Recent statements from the Association for Asian Studies and Association for Slavic, East European and Eurasian Studies are exemplary in this regard. This effort also requires more energetic efforts to seek out private funding from foundations and donors, which, in turn, requires a joint effort by area studies centers and programs to make visible their collective contributions—both in the past and the present. Scholarly efforts to integrate and compare findings from different areas—along the lines of Comparative Area Studies—dovetail with initiatives to pool resources and strengthen institutional support for area studies. This does not imply a monolithic view of the world; rather, it opens possibilities for more channels of communication and sophisticated debates that benefit America and the world.
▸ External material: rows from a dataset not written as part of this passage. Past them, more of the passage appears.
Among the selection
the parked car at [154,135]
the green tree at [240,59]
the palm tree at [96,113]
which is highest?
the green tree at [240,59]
Young Americans today can play video games and trade crypto with counterparts in Beijing or Brasilia. “But consuming the world is not the same as understanding it,” as Georgetown University professor Charles King has noted. Understanding the world means understanding its many countries, regions and communities. The world continues to turn even when American eyes are shut. Tariffs can be hiked, but global trade will continue, increasingly transacted in euros, rubles or yuan instead of dollars. Wars still erupt and peace will occasionally prevail, but with less deference to American policy preferences. If the U.S. intends to remain a global leader—politically, economically and culturally—it must commit to deepening its engagement with societies that are each unique but intimately interconnected. A new, revitalized area studies is essential for the task.